Non è la prima volta che fa così. La sua psicologa è molto in gamba e le vuole bene, ed andarci le è sempre piaciuto quando era in Comunità, tanto da non voler mai far finire le sedute ma… ma ora è cambiato qualcosa. Secondo me andarci la riporta ad un periodo diverso della sua vita che lei non sa ancora conciliare con questo.

Torno a casa da due ore in ufficio da sola e la trovo tesa, con il Principe che la sgrida perchè ha bagnato tutto lo specchio mentre si lavava le mani per mangiare.

Ci mettiamo a tavola, le dico: “Dai, mangiamo che poi andiamo dalla Magrina (uso il suo nome di battesimo, ma ovviamente qui non si può)”. Lei mi guarda e le scende una lacrima.

Capisco e la prendo per mano, le dico vieni, andiamo nel posto per parlare, che è il mio letto.

Lei si siede, e mentre mi giro a chiudere la porta spara: “Voglio la mamma”. E inizia un pianto disperato.

“Voglio la mamma”. E mi guarda, mi stringe, si aggrappa a me.
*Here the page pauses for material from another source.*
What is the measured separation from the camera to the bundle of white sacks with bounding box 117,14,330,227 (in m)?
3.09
Vuole la mamma, ma che mamma vuole questa piccina fantastica e così confusa? Vuole la sua mamma, quella che vorrebbe che fosse, vuole il suo passato diverso, vuole sentirsi attaccata a qualcosa.

E poi vuole solo la mamma, come tutti i bimbi quando sono tristi o stanchi o in difficoltà.

Come sempre inizio a farle le mie domande, quelle che lei aspetta per lasciarsi raccontare.

Ti capisco, piccola, lo so che ti manca la mamma, tranquilla, andremo a vederla presto.

Ti manca tanto? Vorresti vederla? Si.

Vorresti tornare ad abitare con lei? Si.

Succederà, lo sai, potrai tornare da lei quando starà bene, avrà la casa nuova e il lavoro. E il pianto si fa più forte, e si aggrappa a me come non ha mai fatto.

Sento che non è tutto qui. Sento che ha paura.

Vorresti anche stare qui però, vero? Lei tra le lacrime e con la bocca tutta storta e rossa di pianto mi guarda e fa un “Si” che sembra di trionfo.

Le dico di stare tranquilla, che la mamma non la perderà e che io la porterò sempre a trovarla, e che però per un po’ starà da noi, un po’ che vuole dire tanto tempo, e che poi quando tornerà dalla mamma verrà a trovarci.

Lei si calma, questa risposta per ora le va bene.

Mi stringe forte, e la sento, per tre volte, sussurrare “Mamma”.

Le dico tranquilla che presto la vedrai la mamma.

Lei mi guarda e mi dice: “no, tu Mamma”.

La stringo.

Si è alleggerita. Prende la cartellina dei suoi disegni di quando era in conunità e me li fa vedere. Io riconosco nei disegni la mamma e la sorella. Lei mi osserva e sorride.

Poi andiamo dalla Magrina, ma lei non parlerà quasi. Ha già detto tutto, non riesce più a farlo in una certa ora e in un certo momento.